■ **PROBLEM TO WORK ON**: In the listing below, find the line containing "Of (x=311, y=222)". Write out that line and every line after it to the end, exactly and only those.

··· RECORDS SHOWN ···

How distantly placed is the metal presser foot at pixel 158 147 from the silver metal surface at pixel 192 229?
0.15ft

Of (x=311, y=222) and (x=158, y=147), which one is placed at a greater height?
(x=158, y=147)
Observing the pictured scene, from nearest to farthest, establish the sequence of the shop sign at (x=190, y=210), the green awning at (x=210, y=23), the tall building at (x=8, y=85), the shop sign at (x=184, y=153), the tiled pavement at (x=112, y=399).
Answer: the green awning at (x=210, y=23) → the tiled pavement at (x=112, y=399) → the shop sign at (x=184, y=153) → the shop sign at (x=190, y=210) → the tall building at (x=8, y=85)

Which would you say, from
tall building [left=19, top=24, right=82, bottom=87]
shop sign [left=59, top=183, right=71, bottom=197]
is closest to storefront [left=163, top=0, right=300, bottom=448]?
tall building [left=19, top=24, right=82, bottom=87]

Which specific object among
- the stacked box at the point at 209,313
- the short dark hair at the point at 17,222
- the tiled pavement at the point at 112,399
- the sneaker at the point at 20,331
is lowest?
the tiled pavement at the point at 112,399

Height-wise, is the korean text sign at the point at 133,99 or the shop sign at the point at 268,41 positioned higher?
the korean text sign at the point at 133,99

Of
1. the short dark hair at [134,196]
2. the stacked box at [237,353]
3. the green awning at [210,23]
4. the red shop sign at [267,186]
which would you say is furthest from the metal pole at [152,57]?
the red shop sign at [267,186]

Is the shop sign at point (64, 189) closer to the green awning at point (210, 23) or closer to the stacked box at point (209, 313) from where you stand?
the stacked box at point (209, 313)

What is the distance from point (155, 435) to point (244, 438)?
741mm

···

■ **SOLUTION TO THE PROBLEM**:
Of (x=311, y=222) and (x=158, y=147), which one is placed at a greater height?
(x=158, y=147)
Observing the pictured scene, from nearest to farthest, establish the sequence of the shop sign at (x=190, y=210), the green awning at (x=210, y=23), the tall building at (x=8, y=85), the shop sign at (x=184, y=153), the tiled pavement at (x=112, y=399).
Answer: the green awning at (x=210, y=23) → the tiled pavement at (x=112, y=399) → the shop sign at (x=184, y=153) → the shop sign at (x=190, y=210) → the tall building at (x=8, y=85)

Which would you say, from
tall building [left=19, top=24, right=82, bottom=87]
shop sign [left=59, top=183, right=71, bottom=197]
is closest to storefront [left=163, top=0, right=300, bottom=448]?
tall building [left=19, top=24, right=82, bottom=87]

Which specific object among
- the stacked box at the point at 209,313
- the short dark hair at the point at 17,222
- the tiled pavement at the point at 112,399
- the sneaker at the point at 20,331
is lowest?
the tiled pavement at the point at 112,399

Height-wise, is the korean text sign at the point at 133,99 or the shop sign at the point at 268,41 positioned higher?
the korean text sign at the point at 133,99

Of
1. the short dark hair at [134,196]
2. the stacked box at [237,353]
3. the green awning at [210,23]
4. the red shop sign at [267,186]
which would you say is furthest from the metal pole at [152,57]?
the red shop sign at [267,186]

Is the shop sign at point (64, 189) closer to the green awning at point (210, 23) or closer to the stacked box at point (209, 313) from where you stand?
the stacked box at point (209, 313)

What is the distance from point (155, 435) to point (244, 438)?
741mm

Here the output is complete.